I draw attention also to comments that I believe have been forwarded to hon. Members by the Royal Society. They were published at the same time as the White Paper. It says: The Royal Society believes it is essential that research, under proper control, should be allowed to continue. Much embryological research, including that related to in vitro fertilisation, is carried out with animals. However, one cannot extrapolate safety the results of studies in animals to the human context … It would be irresponsible and clinically unacceptable to replace in the womb fertilized human eggs that have been subjected to novel procedures or tests.

On genetic disease, the Royal Society said: Currently, the only way of preventing the transmission of genetic disease is to test fetuses at 8-16 weeks gestation and to abort those that are affected. Research on human embryology has offered the prospect of testing developing eggs at an early stage to indentify those that will be affected by, or those that carry, serious genetic disease, such as Duchenne musclular dystrophy or cystic fibrosis, and of replacing in the womb only those found free from such defective genes … Legislation prohibiting further research on human embryological material would, at worst, altogether prevent certain advances in medical treatment of great potential benefit to the infertile or those carrying serious genetic disorders. At best, it would suspend such advances before their full development … The Royal Society therefore strongly supports the continuation of research under the conditions specified". That is important.

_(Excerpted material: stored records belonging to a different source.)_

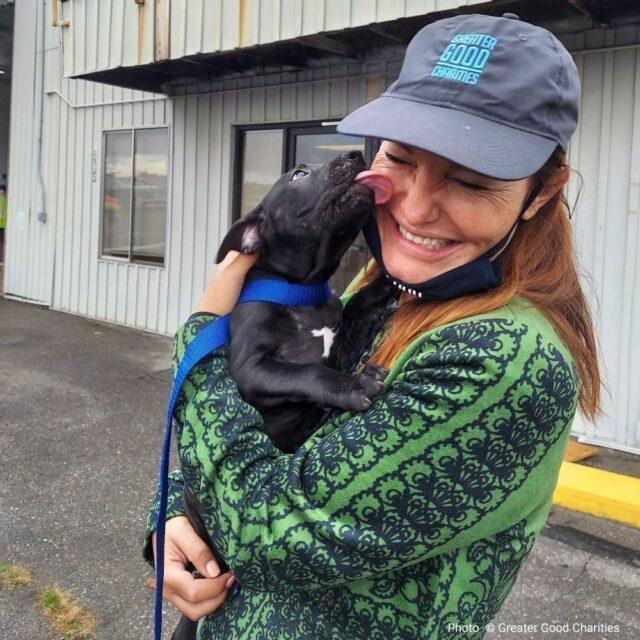 Rescue Puppy Kisses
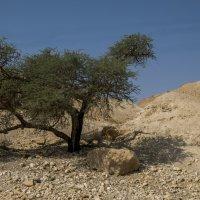 Пустынное дерево :: Николай Е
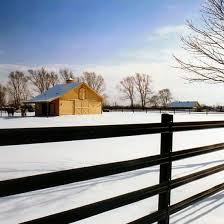 425 Flex Fence Is On Sale For The Whole Month Of February Ramm Fence Outdoors Pasture Flexfence Horse Farm Instahor Horse Fencing Horses House Styles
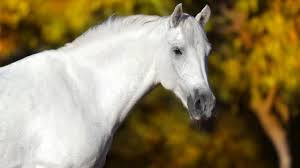 Equine Melanoma Harmless Bump Or Time Bomb Expert How To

The Muscular Dystrophy Group of Great Britain has also implored us to allow such research to continue. Its director, Paul Walker, a practising Roman Catholic, believes that that is vital for those who suffer from muscular dystrophy. Mencap implores us to allow the research to continue, as does the Cystic Fibrosis Research Trust, the Genetic Interest Group, the Royal College of Obstetricians and Gynaecologists and the Medical Research Council. Research is supported by a proportion of the clergy, although I accept that among the clergy, as among the medical profession, opinion is divided.

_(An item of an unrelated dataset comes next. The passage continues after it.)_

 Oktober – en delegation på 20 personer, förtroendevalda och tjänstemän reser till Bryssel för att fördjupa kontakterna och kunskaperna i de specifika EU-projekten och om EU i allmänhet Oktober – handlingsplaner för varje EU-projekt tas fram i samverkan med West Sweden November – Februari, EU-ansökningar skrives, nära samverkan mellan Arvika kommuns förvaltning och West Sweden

The Bill has vital implications for 250,000 couples who cannot have children. The IVF programme has helped families in Britain to have children; there are over 1,000 such children. The hon. Member for Sheffield, Attercliffe (Mr. Duffy) referred to the pride that he takes in his godchild who was brought into the world by means of that technique. Had there been restrictive sections in the legislation a generation ago, those who are now happily running round would not be here. We cannot have it both ways. We need acceptable research. A restrictive clause would stop research into improving contraception, thus avoiding later abortions of unwanted pregnancies. I join those who regret the fact that the Government intend to introduce an amendment that will allow abortion to be linked with that question.

As for research that has led to exciting breakthroughs in recent months and years, may I refer to muscular dystrophy? The gene that causes muscular dystrophy has been identified. Within the next two or three years, we shall be able to select pre-embryos that do not have the defective gene. That will allow healthy boys and girls to be born to those at risk. That is a tremendous move forward.

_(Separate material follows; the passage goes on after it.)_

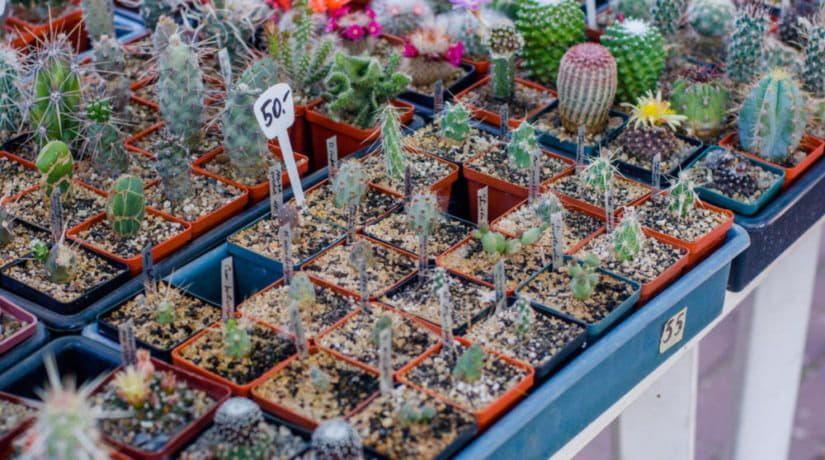 Дом природы приглашает на выставку кактусов и суперсуккулентов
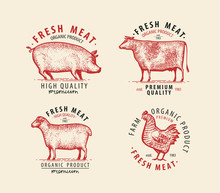 Meat Set Of Labels. Butcher Shop Symbol. Vintage Vector Illustration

I quote from Professor Bobrow, one of the country's leading authorities on the clinical genetics of muscular dystrophy: I believe that pre-embryo biopsy for the detection of Duchenne muscular dystrophy will be possible within two to three years. The genetic techniques will be developed by then; what will be needed is time to validate the safety of embryo biopsy.

A large number of people suffer from cystic fibrosis. Those of us who are in touch with the Cystic Fibrosis Research Trust and receive its newsletter will have seen that the March newsletter is headed, in red, "At last we've found the gene!" It says: I am sure that as a supporter of the Cystic Fibrosis Research Trust you were delighted with the news that at last we have found the gene … Now at last we can embark upon the next stage in our quest to understand and finally conquer Cystic Fibrosis. The trust's newspaper carries similar exciting prospects.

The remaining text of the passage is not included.